View on Semantic Scholar

Summary

The paper proposes a novel machine learning framework including the DATAPROG algorithm for learning data structure patterns, a verification system using these patterns and numeric features, and a reinduction process combining supervised and unsupervised learning to maintain data extraction wrappers.
The empirical evaluation demonstrated high performance for the verification system, achieving a recall of 0.95 in detecting wrapper changes, which is superior to state-of-the-art methods.
The reinduction process successfully recovered broken wrappers for single-tuple sources with 0.90 precision and 0.80 recall, significantly enhancing the practical reliability of web data extraction amidst frequent site changes.

Overview of "Wrapper Maintenance: A Machine Learning Approach"

The paper "Wrapper Maintenance: A Machine Learning Approach" by Lerman, Minton, and Knoblock addresses the critical issue of maintaining data extraction wrappers for semi-structured web sources amid frequent changes in web formats. Traditional research has primarily focused on generating wrappers quickly, often neglecting the maintenance aspect. This paper proposes a novel machine learning approach for wrapper verification and reinduction—two key facets of wrapper maintenance.

Key Contributions

Data Prototype Learning: The cornerstone of the paper is the development of the DATAPROG algorithm, designed to learn the structural patterns of data fields from positive examples without requiring negative examples. This task is framed as a conservation task rather than a classification task to ensure that all structural regularities, including redundant features, are captured. DATAPROG leverages a token-level representation and hypothesis testing to evaluate the statistical significance of learned data patterns.
Wrapper Verification: The authors introduce a system that detects incorrect data extraction due to changes in web source structures by employing the learned data prototypes alongside numeric features such as token densities. Their empirical validation involved monitoring 27 wrappers over 10 months, resulting in a recall of 0.95 in detecting wrapper changes.
Wrapper Reinduction: The paper presents a reinduction process that allows the automatic recovery of broken wrappers by relabeling data on modified web pages. This process combines supervised and unsupervised learning, facilitating the extraction and proper labeling of data segments, which the STALKER wrapper induction system subsequently uses to regenerate extraction rules.
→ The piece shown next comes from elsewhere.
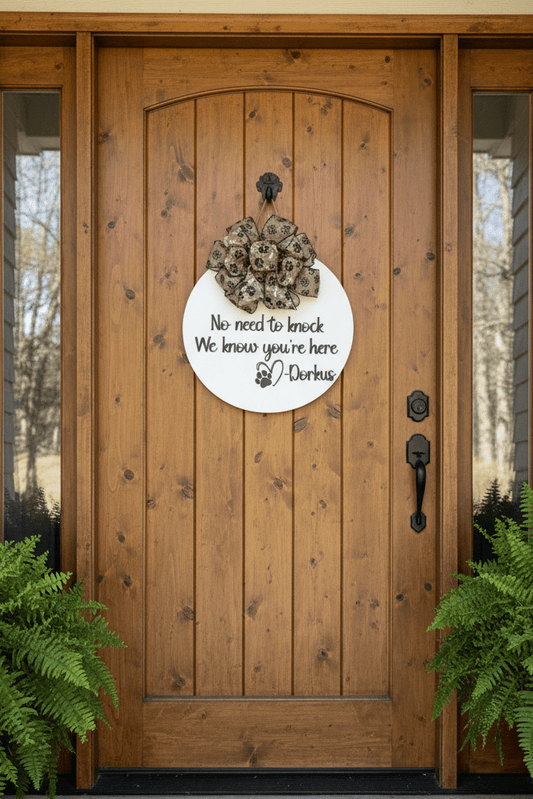 Personalized Dog Door Hanger - Custom Pet Name Welcome Sign - Rustic Aura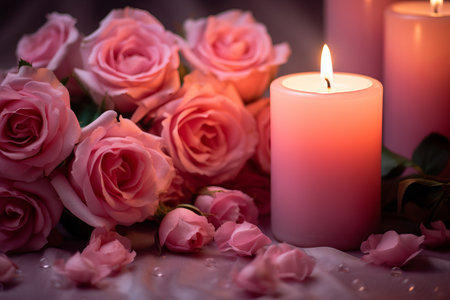 Ethereal Beauty: A Captivating Shot of a Lit Candle Amidst Pink Roses --ar 3:2の素材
Notably, the reinduced wrappers demonstrated precision and recall values of 0.90 and 0.80, respectively, in their extraction tasks.
Page Template Learning: The paper outlines a page template induction algorithm that discerns static templates used across web pages, which can be pivotal in identifying variable data slots, thus enhancing the reinduction process.

Experimental Evaluation

The experimental framework revealed that DATAPROG provides a robust verification mechanism compared to state-of-the-art methods like RAPTURE, achieving higher precision and recall due to its pattern-based approach. For the wrapper reinduction task, the method showed competence in dealing with sources returning single tuples ("detail pages") but less efficacy for sources presenting lists, highlighting a direction where further algorithmic development is needed.
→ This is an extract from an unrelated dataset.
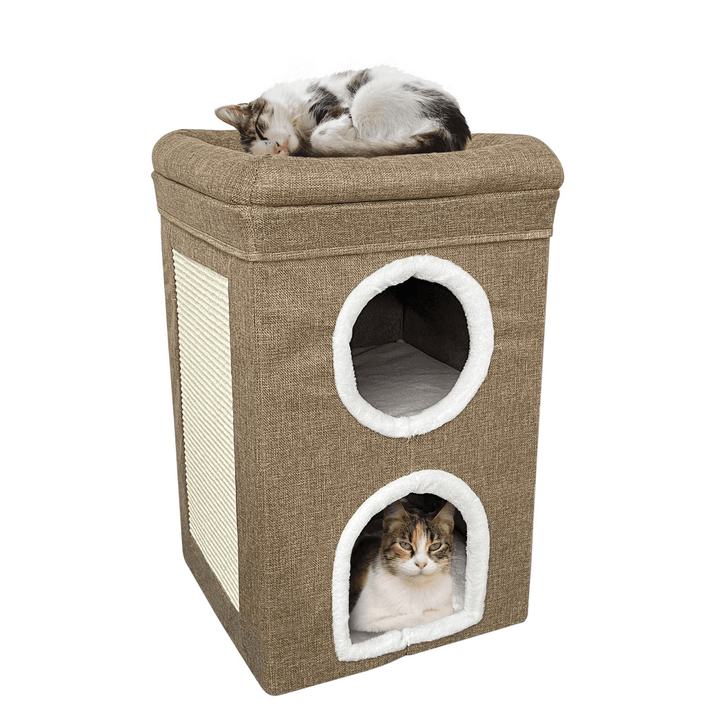 Folding Two Storey Indoor Cat House Scratching Board Cushions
Implications and Future Directions

This paper advances the practical deployment of intelligent web agents by addressing wrapper maintenance, a traditionally overlooked aspect essential for sustainable web data extraction. The implications extend to a broader range of semi-structured data sources where changes are frequent, potentially increasing the reliability and applicability of data-intensive applications.
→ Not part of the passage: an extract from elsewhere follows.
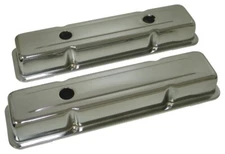 1958–86 Chevy SB 283-400  Valve Covers – Black Chrome, 1-Hole / 2-Hole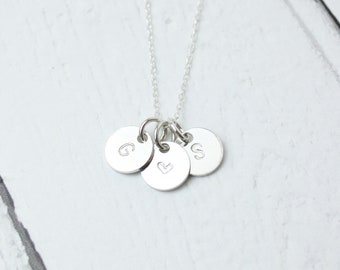 Personalised disc necklace, Sterling Silver, Handmade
For future work, improving the reinduction algorithm to handle list-type web sources effectively will be crucial. Expanding the capabilities of automatic learning systems, like DATAPROG, to generate wrappers for new domains without manual intervention remains a critical avenue of research. The automation of such processes could lead towards the autonomous upkeep of large-scale web scraping frameworks, which is vital in coping with the constantly evolving landscape of web content.

In summary, this paper provides significant insights into overcoming the challenges of wrapper maintenance through machine learning, underscoring its fundamental role in efficient web data extraction practices.